9.

Ella dormía con el niño prendido al pecho.

Estaba a punto de amanecer y lo último que el hombre se concedió fue abrir ligeramente la puerta de la alcoba para observarlos.

Logró reconstruir las figuras dormidas a través de las respiraciones que se acompasaban en el rumor de un mismo sueño. La de ella más honda y más indolente, como desligada de la voluntad y el cansancio, y la del niño más precisa, como si en el cuerpecillo el aire tomara del sueño el aliento necesario.

Escuchó el rumor, sorbió el aroma de la lana de las mantas y del cabello que reposaba en la almohada, también el de la leche que el niño había mamado y que en todo momento, hasta después de bañarlo y echarle colonia, exhalaba su piel.

A lo que olía el niño, a lo que olía la alcoba, a lo que la madre acariciaba en el perfume de la carne tan tierna, como si desde el poder de sus pechos toda la casa rezumara el alimento que aseguraba la salud del hijo.

Las figuras parecieron estremecerse un instante en la oscuridad, cuando el hombre cerró los ojos y apretó el puño. El gesto no contenía otro reclamo que el del desánimo, nada alteraba la condición de un sentimiento ya sometido a la decisión de lo que estaba haciendo.
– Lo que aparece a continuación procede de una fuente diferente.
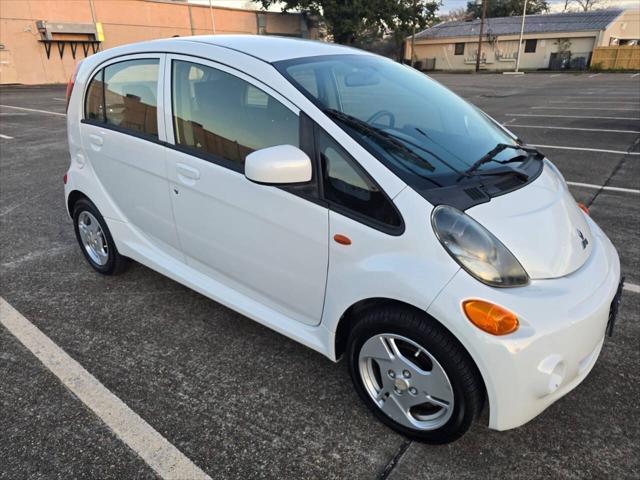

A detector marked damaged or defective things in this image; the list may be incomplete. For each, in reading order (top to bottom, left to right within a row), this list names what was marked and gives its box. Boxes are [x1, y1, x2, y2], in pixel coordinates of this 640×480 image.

Cerró la puerta de la alcoba, caminó por el pasillo, cedió a la tentación de beber un vaso de agua en la cocina. Lo hizo sin encender la luz, cuando todavía el amanecer seguía siendo apenas una amenaza que no rozaba el frío esmaltado de los azulejos.

Llegó a la puerta, había dejado los escuetos bártulos en el descansillo y, casi en el momento de cerrarla, vio a su hija que venía hacia él como una aparición.

—¿Adónde vas?… —quiso saber la niña, que tenía en la mirada una resolución muy distinta al sopor que imprime el sueño.

—¿Qué haces levantada? Vas a despertar a mamá…

La niña llegó a su lado. Los ojos persistían en la pregunta y en la extrañeza.

—Voy a hacer unas cosas, vuelvo pronto —dijo el hombre manteniendo la puerta entornada.

—Nos dejas… —musitó la niña, humedeciendo las palabras.

—No digas tonterías, vuelvo en seguida.

Acercó la mano a su cara, le acarició la mejilla.

—Acuéstate, no hagas ruido.

—Es que no puedo dormir.

—Es muy temprano, tienes que hacerlo. Para mediodía ya he vuelto. Vamos, Lila, que podemos despertarlos.

La niña alzó los hombros indecisa.

—Soñaba.

—Vamos, vamos, tengo que irme, me están esperando. Llego tarde.

—Soñaba que te marchabas muy lejos.

—No voy a ningún sitio. Acuéstate y duerme.

—¿Y si lo vuelvo a soñar, y si no estás cuando despierte?…

—Está tu madre, está el niño.

—¿Y tú?

—Yo no voy a ningún sitio, no seas boba.

Ambrosio Leda sabe el costo que tiene cerrar la puerta sin esperar siquiera a que la niña regrese a la habitación.

El desánimo concierne a un desaliento que se llena de culpabilidades, como si ese imprevisto suceso echara por tierra todos los planes o supusiera el mayor vuelco en la estrategia doméstica de la huida.

Esa imagen de Lila, descalza, insomne, con el camisón demasiado grande cubriendo su cuerpo enjuto, está en el límite de un recuerdo que no puede permitirse y, sin embargo, en aquel amanecer de enero el recuerdo no es otra cosa que una advertencia inmediata, el aviso de que lo que está haciendo tiene un precio que podrá contabilizarse en una cantidad de sufrimiento difícil de medir.

Lila se acuesta y el hombre, como en tantas ocasiones a lo largo de los siete años de vida de la hija, está sentado en la cama, velando en silencio el sueño que no tarda en llegar, sin que la niña le requiera para que le cuente un cuento o le diga cualquier cosa, sólo que esté con ella, como el testigo silencioso que ofrece el acompañamiento sin más testimonio que su presencia.